▶ Document text:

# Game Thread: Saturday Jan. 14th @ Chicago



## Gonzo (Oct 14, 2004)

*Record:*








*Indiana – (L10: 4-6 OVERALL: 19-15)* 








*Chicago - (L10: 3-7 OVERALL: 15-20)* 

*Tip-off* – Saturday, January 14, 2006 - 8:30 P.M.

*Where* – United Center

*TV & Radio* - FSN & 1070 WIBC

Probable Starting Lineups:









































*Anthony Johnson | Saruans Jasikevicius | Stephen Jackson | Jermaine O'Neal | Jeff Foster**









































Kirk Hinrich | Ben Gordon | Luol Deng | Michael Sweetney | Othella Harrington*








*Who's HOT ?*















*Has averaged 18 points in the past 2 games.

▶ Tasks to perform:
1. In the game thread above, put the sentence "Has averaged 18 points in the past 2 games." into Spanish.
2. Pick up the game thread above after its final line and write the next part.

▶ Dataset content:
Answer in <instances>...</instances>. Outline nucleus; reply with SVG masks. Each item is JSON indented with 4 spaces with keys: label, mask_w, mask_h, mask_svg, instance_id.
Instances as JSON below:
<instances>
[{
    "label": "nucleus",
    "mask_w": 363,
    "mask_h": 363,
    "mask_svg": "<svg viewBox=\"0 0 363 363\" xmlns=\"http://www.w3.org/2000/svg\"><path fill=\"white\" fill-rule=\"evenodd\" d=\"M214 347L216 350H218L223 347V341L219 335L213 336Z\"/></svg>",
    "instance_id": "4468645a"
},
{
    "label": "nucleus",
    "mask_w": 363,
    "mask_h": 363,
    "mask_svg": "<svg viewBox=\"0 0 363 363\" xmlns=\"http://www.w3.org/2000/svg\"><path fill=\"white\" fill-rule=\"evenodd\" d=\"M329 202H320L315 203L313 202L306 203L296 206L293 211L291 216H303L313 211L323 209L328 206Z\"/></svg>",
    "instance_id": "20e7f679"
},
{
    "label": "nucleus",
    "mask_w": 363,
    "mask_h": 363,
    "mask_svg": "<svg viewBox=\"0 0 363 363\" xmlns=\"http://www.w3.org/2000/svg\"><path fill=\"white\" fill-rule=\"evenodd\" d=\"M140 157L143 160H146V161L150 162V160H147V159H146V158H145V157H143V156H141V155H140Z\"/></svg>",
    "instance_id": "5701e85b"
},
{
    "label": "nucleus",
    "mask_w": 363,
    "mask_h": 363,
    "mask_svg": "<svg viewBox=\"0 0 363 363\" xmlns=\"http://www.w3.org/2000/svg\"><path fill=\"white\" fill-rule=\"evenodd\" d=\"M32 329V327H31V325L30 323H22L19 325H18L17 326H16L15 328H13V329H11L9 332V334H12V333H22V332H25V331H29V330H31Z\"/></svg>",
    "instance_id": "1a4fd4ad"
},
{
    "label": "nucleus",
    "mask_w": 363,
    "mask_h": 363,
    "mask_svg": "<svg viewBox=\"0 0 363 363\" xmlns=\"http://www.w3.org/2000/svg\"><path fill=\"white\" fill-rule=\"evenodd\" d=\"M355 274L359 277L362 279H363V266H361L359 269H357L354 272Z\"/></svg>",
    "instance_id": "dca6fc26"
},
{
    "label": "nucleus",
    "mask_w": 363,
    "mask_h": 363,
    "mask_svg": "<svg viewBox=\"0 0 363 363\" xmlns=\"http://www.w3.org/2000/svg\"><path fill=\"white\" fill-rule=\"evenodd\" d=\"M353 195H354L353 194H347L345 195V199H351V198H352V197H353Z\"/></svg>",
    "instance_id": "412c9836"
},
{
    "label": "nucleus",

▶ Expected answers:
1. Ha promediado 18 puntos en los últimos 2 partidos.

2.
Has averaged 19.7 points in the past 3 games.*

*Injury Report* 

*Pacers-*








- Inactive







- Torn Bicep







- Everything 

*Bulls-* 

None.

*ESPN PREVIEW:*



*TV:*



*Radio:*



Prediction:
Pacers- 95
Bulls- 83

Come on guys, guess the score! Every member that guesses the score is repped.


----------



## thekid (Apr 3, 2003)

Pacers 96 
Bulls 91


----------



## Pacers Fan (Aug 25, 2002)

Pacers 89
Bulls 85


----------



## PaCeRhOLiC (May 22, 2005)

Pacers 102---Bulls 93....




*Go PaCeRs!!!!!*


----------



## StephenJackson (Oct 28, 2004)

Pacers 109
Bulls 94


----------



## Pacersthebest (Aug 6, 2005)

Pacers 99
Chicago 88


----------



## Auggie (Mar 7, 2004)

pacers 104
bulls 88


----------



## Banjoriddim (Aug 14, 2004)

Pacers 102
Bulls 82


----------



## absolutebest (Jun 10, 2002)

Pacers 96
Bulls 81

Fred Jones and Saras will get it going tonight.


----------



## PaCeRhOLiC (May 22, 2005)

Nice looking thread Legend.... :cheers: ...





*Go PaCeRs!!!!!*


----------



## rock747 (Aug 3, 2004)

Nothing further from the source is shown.